» Extract provided
=== Section Start ===

Fry the onions and leek in the oil until lightly coloured, then put potatoes, onions and leeks into a pan and add stock to just cover cover ingredients. Bring slowly to boil, simmer for 20 minutes, or until potatoes are breaking up. Add the cubed corned beef about ten minutes before the potatoes are fully cooked. 

I know that some family members mash the whole thing together so it's kind of like a corned beef hash.... I prefer not to! I believe it is improved by a great big dollop of HP sauce!


----------



## kyles (Nov 24, 2004)

I am so impressed you have been on a number of Nick's courses. I have never been to a cookery school, but think I would love it. 

I love the regional and seasonal approach to cooking, I try to do that when I can, and I do a lot of shopping at my farmers market and other local markets.  It disturbs me in England how many people rely on ready meals and take aways when it can be so quick and easy to cook your own healthy wonderful food. 

And I knew you would have a recipe for Cranachan!!!!! Thank you!!!!!


----------



## Leaf Storm (Nov 24, 2004)

Yes, it is disturbing how nobody cooks here and eats ready meal crap!

So you are from OZ?  I'm very interested. Do people mostly cook there in OZ? I must admit that I just assumed that it would be like here and the US with most people eating ready meals.


----------



## Ishbel (Nov 24, 2004)

Nick is great - so is his school chef, John.  An Englishman!  They make a great double act.  

I've got family in Australia - and have visited there several times, although I haven't really travelled round the whole of the landmass!  

Got to admit, I use very little precooked or packaged food. I don't think I've ever used a packet cake mix for instance!  Oh, I tell a lie, I tried a Betty Crocker Angel cake recipe once... blech  

We have a good farmer's market here - but I buy a lot of produce direct from the growers locally.  My butcher, for instance, also has a farm and raised beef and sheep organically.  Great meat!


----------



## Leaf Storm (Nov 24, 2004)

I always cook from scratch. I pretty much hate ready meals. They are nasty tasting! You get a tiny amount of chewy "meat" one or two veg if you are lucky and everything contained in a gloopy chemical slop they call "sauce" and anyway, cooking is fun.  The only pre-made thing I will eat is pizza...and that's what I am eating tonight  lol


----------



## Ishbel (Nov 24, 2004)

I couldn't agree more!

=== Section End ===

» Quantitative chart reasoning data
=== Section Start ===

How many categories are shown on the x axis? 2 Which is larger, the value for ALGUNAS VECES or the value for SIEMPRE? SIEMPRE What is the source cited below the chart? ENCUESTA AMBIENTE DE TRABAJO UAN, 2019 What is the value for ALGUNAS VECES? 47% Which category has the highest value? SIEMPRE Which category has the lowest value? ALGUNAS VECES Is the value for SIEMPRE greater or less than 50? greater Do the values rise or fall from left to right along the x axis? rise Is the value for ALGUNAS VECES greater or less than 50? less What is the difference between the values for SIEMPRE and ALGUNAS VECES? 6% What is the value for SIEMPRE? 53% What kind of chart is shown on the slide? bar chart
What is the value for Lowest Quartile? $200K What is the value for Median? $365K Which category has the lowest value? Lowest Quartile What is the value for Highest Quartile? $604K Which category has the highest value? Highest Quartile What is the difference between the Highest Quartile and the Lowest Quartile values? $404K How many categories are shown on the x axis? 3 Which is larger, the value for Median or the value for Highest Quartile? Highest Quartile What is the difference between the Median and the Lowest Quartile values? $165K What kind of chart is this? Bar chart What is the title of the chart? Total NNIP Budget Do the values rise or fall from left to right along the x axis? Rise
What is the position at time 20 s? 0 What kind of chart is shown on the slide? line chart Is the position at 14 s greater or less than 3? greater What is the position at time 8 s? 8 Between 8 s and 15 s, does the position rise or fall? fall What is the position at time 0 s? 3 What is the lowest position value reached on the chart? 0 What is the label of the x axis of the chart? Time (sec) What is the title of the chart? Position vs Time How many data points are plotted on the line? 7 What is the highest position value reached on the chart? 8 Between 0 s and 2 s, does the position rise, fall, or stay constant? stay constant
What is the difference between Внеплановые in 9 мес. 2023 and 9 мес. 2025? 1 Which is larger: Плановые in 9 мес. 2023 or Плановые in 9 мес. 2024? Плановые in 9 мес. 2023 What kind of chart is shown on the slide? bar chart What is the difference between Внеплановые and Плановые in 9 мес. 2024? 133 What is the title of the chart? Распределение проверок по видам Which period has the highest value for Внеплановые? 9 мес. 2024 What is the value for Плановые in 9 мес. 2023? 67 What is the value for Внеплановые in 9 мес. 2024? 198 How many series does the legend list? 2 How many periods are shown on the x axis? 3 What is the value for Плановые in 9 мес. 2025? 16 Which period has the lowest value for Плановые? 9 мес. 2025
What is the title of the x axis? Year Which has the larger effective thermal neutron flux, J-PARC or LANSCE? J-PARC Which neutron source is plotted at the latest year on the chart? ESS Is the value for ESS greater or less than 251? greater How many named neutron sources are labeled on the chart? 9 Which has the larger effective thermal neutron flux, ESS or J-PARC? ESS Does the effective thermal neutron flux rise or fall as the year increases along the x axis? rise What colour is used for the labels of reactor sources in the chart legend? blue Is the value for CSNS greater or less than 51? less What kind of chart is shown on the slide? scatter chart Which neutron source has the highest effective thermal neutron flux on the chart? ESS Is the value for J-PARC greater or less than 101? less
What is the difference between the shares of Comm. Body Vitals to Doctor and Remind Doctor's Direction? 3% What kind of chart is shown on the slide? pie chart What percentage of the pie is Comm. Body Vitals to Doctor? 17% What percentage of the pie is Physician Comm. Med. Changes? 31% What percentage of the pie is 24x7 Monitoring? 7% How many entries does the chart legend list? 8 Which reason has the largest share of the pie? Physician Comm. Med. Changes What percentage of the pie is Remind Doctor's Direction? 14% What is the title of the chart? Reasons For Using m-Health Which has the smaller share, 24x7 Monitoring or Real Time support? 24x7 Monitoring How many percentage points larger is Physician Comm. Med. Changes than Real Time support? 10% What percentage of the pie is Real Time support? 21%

=== Section End ===

» Task instructions
A) From the cooking forum thread, quote the passage between "## kyles (Nov" and "would love it.", inclusive.
B) Please pull out every line of the entries that contains the string "Time".

» Set of answers
A)
## kyles (Nov 24, 2004)

I am so impressed you have been on a number of Nick's courses. I have never been to a cookery school, but think I would love it.

B)
What is the position at time 20 s? 0 What kind of chart is shown on the slide? line chart Is the position at 14 s greater or less than 3? greater What is the position at time 8 s? 8 Between 8 s and 15 s, does the position rise or fall? fall What is the position at time 0 s? 3 What is the lowest position value reached on the chart? 0 What is the label of the x axis of the chart? Time (sec) What is the title of the chart? Position vs Time How many data points are plotted on the line? 7 What is the highest position value reached on the chart? 8 Between 0 s and 2 s, does the position rise, fall, or stay constant? stay constant
What is the difference between the shares of Comm. Body Vitals to Doctor and Remind Doctor's Direction? 3% What kind of chart is shown on the slide? pie chart What percentage of the pie is Comm. Body Vitals to Doctor? 17% What percentage of the pie is Physician Comm. Med. Changes? 31% What percentage of the pie is 24x7 Monitoring? 7% How many entries does the chart legend list? 8 Which reason has the largest share of the pie? Physician Comm. Med. Changes What percentage of the pie is Remind Doctor's Direction? 14% What is the title of the chart? Reasons For Using m-Health Which has the smaller share, 24x7 Monitoring or Real Time support? 24x7 Monitoring How many percentage points larger is Physician Comm. Med. Changes than Real Time support? 10% What percentage of the pie is Real Time support? 21%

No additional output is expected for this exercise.